── DATA FOR PROCESSING ──

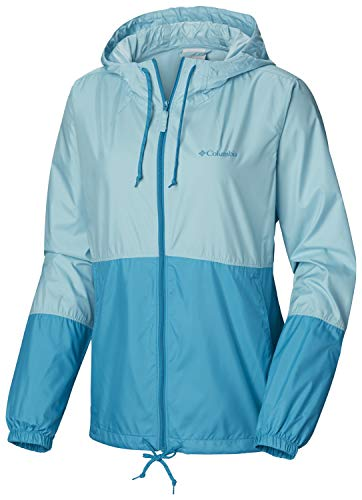 Columbia Women's Flashward Windbreaker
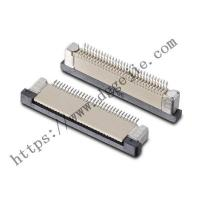 Buy cheap Board to Board from wholesalers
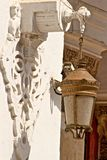 Oude lantaarn Royalty-vrije Stock Fotografie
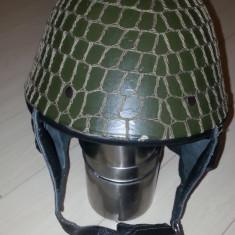 Casca militara parasutist (stoc de razboi)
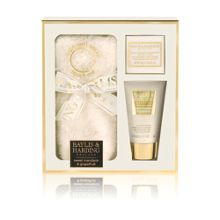Sweet Mandarin & Grapefruit Foot Care Kit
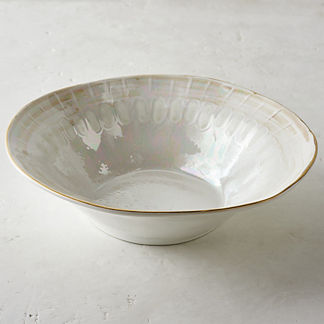 Donatella Mother of Pearl Serving Bowl
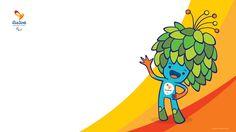 rio 2016 paralympic mascot album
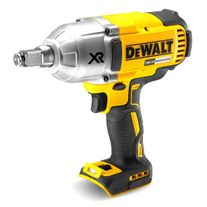 DeWalt Cordless Impact Wrench Brushless 1/2in 950Nm Friction Ring 18v (Bare Tool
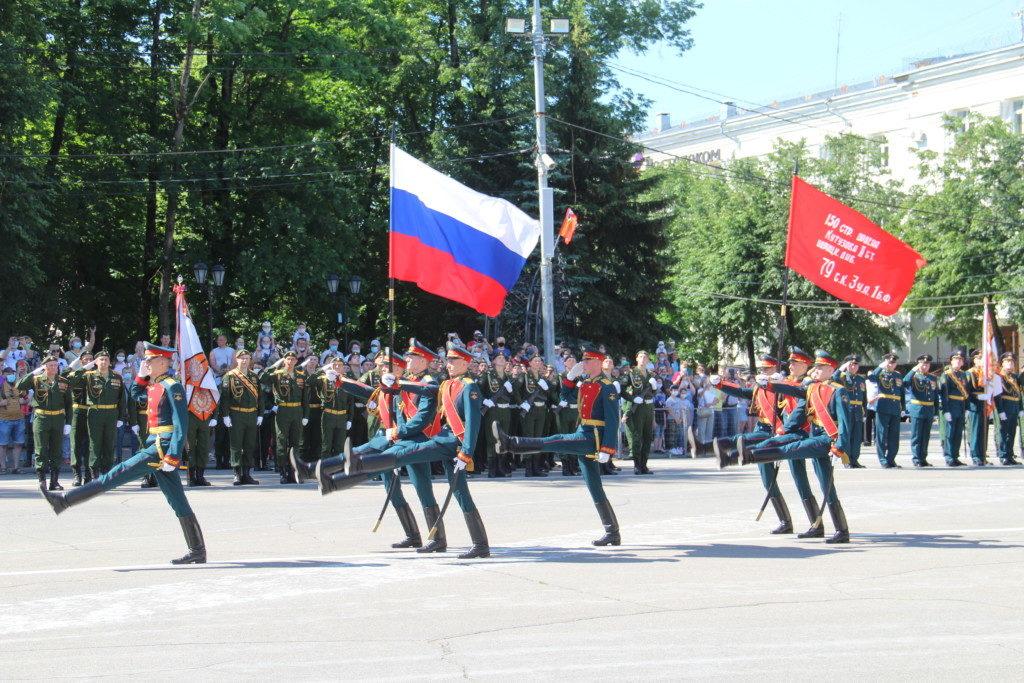 Парад-Победы 2020 24 июня (1)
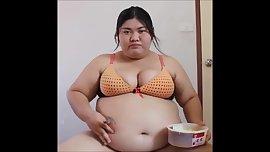 Bbw teen ameena chubbycuttie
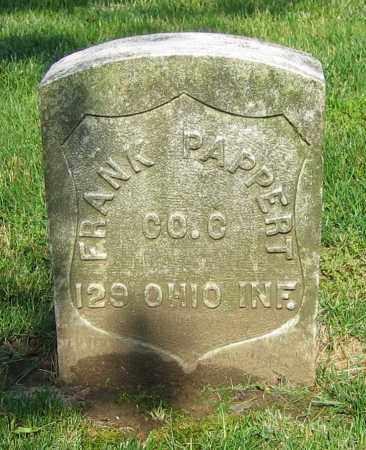 PAPPERT, FRANK - Clark County, Ohio | FRANK PAPPERT - Ohio Gravestone Photos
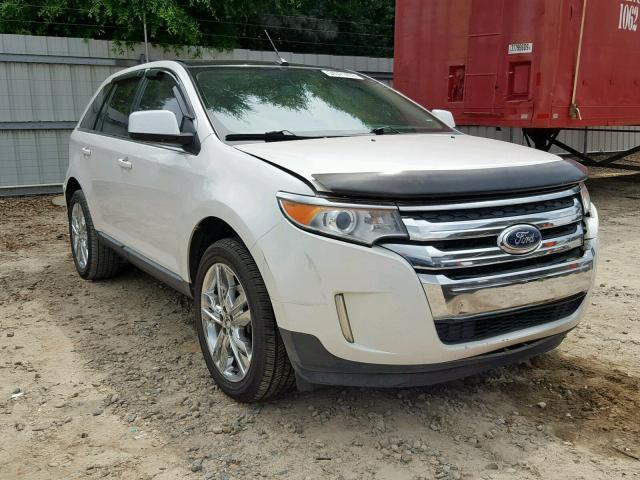2011 Ford Edge For Sale >> Salvage Car Ford Edge 2011 White For Sale In Midway Fl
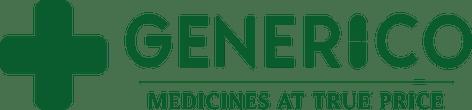 Generico Logo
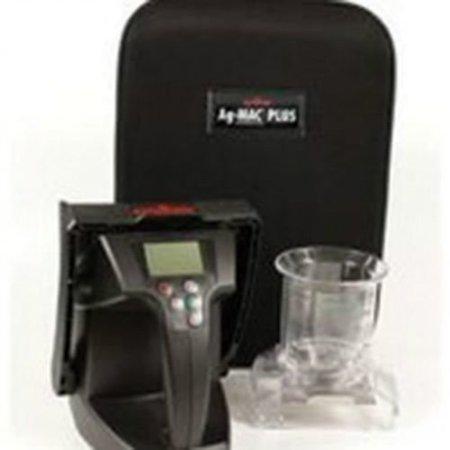 Agratronix Grain Moisture Tester, AG-Mac Plus
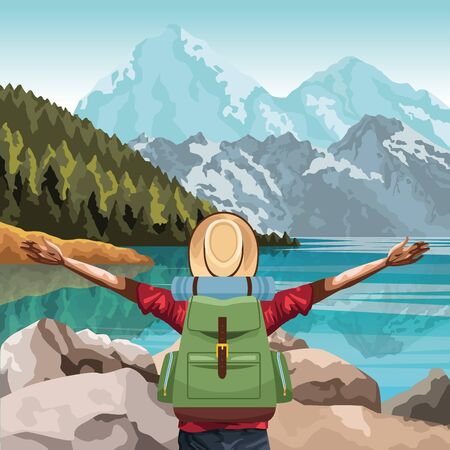 beautiful landscape with traveler man with his arms wide open, colorful design, vector illustration Vecteurs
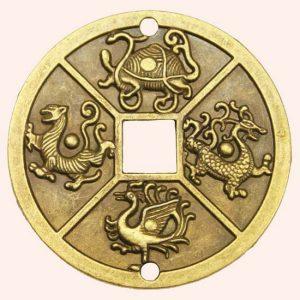 Китайская монета 4 священных животных 6 см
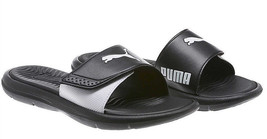 PUMA Womens' Adjustable Strap Surfcat Slide Sandals - Black/White - Size 6 - $19.79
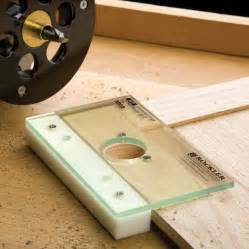 Router Table Uses Woodworking Drill Press Jig For European Hinges Plans Pdf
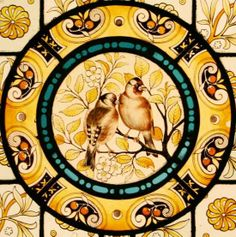 Detail of Victorian painted and stained Birds & Blossom panel By Heaton, Butler & Bayne via Tomkinson Stained Glass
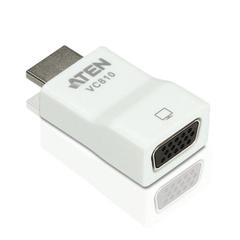 Конвертер HDMI-VGA ATEN, для передачи аналогового видео, до 1920х1200 пикселей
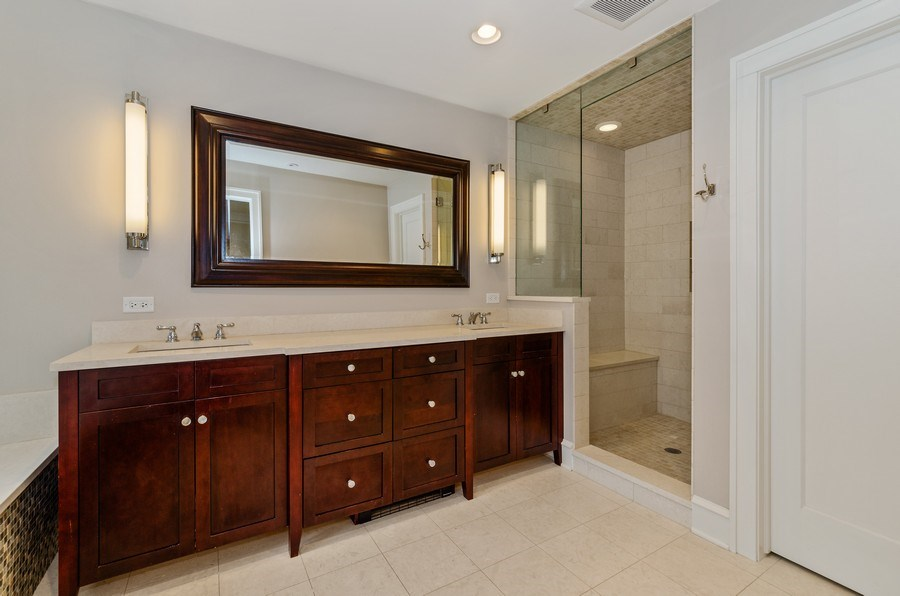 Real Estate Photography - 1360 Ridge Rd, Highland Park, IL, 60035 - Master Bathroom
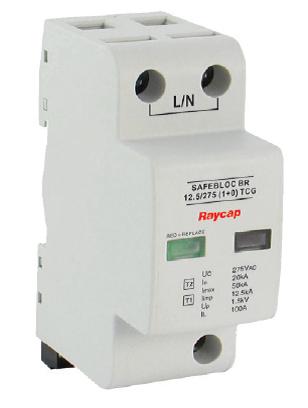 SafeBloc B(R) 12.5 1+0 TCG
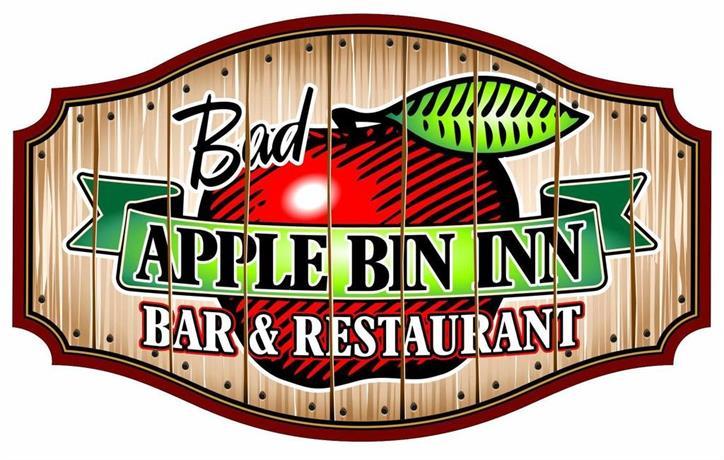 Bad Apple Bin Inn
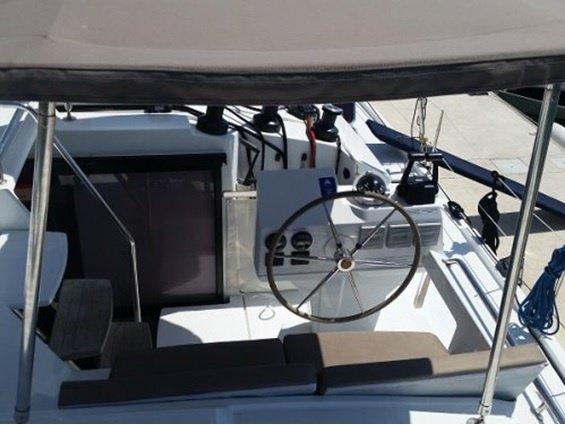 Travesía Denia-Cartagena-Denia para disfrutar navegando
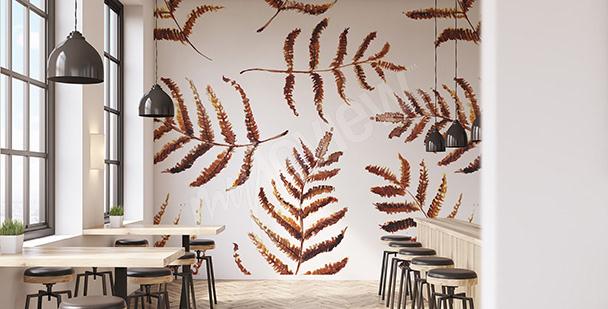 Fototapeta do restauracji jesień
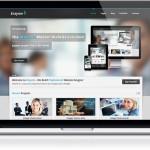 8 template HTML responsive gratuiti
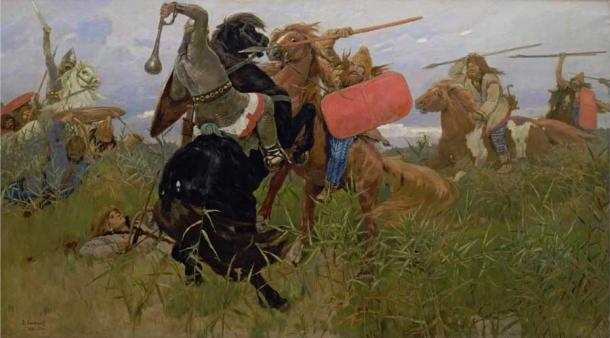 Up until now, academia has held on to the stereotype that Scythians were nomadic warriors. This new study turns that belief on its head. (Public domain)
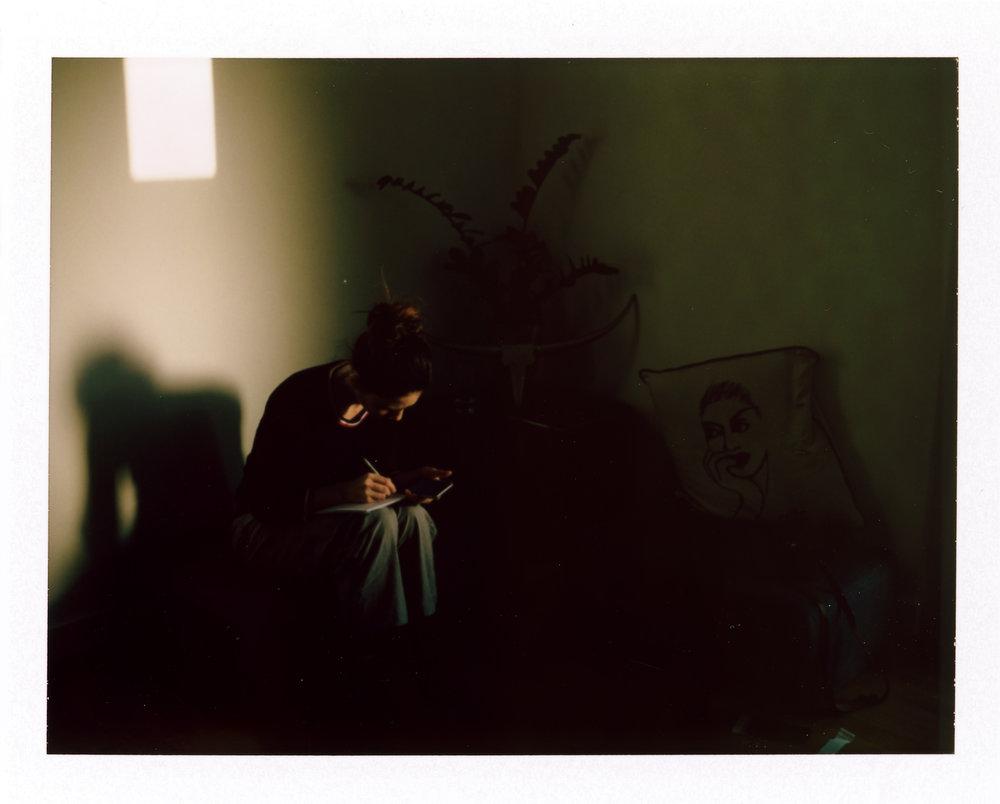 Abendstimmung | Polaroid 195 | Fuji FP-100C | Olivier SM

───

_TASK DESCRIPTION_: Transcribe exactly the lines above, running from the one that contains "PUMA Womens' Adjustable" through the final line of the listing, and skip every picture.

_RESULT FOR THIS TASK_:
 PUMA Womens' Adjustable Strap Surfcat Slide Sandals - Black/White - Size 6 - $19.79
 Router Table Uses Woodworking Drill Press Jig For European Hinges Plans Pdf
 Detail of Victorian painted and stained Birds & Blossom panel By Heaton, Butler & Bayne via Tomkinson Stained Glass
 Конвертер HDMI-VGA ATEN, для передачи аналогового видео, до 1920х1200 пикселей
 Real Estate Photography - 1360 Ridge Rd, Highland Park, IL, 60035 - Master Bathroom
 SafeBloc B(R) 12.5 1+0 TCG
 Bad Apple Bin Inn
 Travesía Denia-Cartagena-Denia para disfrutar navegando
 Fototapeta do restauracji jesień
 8 template HTML responsive gratuiti
 Up until now, academia has held on to the stereotype that Scythians were nomadic warriors. This new study turns that belief on its head. (Public domain)
 Abendstimmung | Polaroid 195 | Fuji FP-100C | Olivier SM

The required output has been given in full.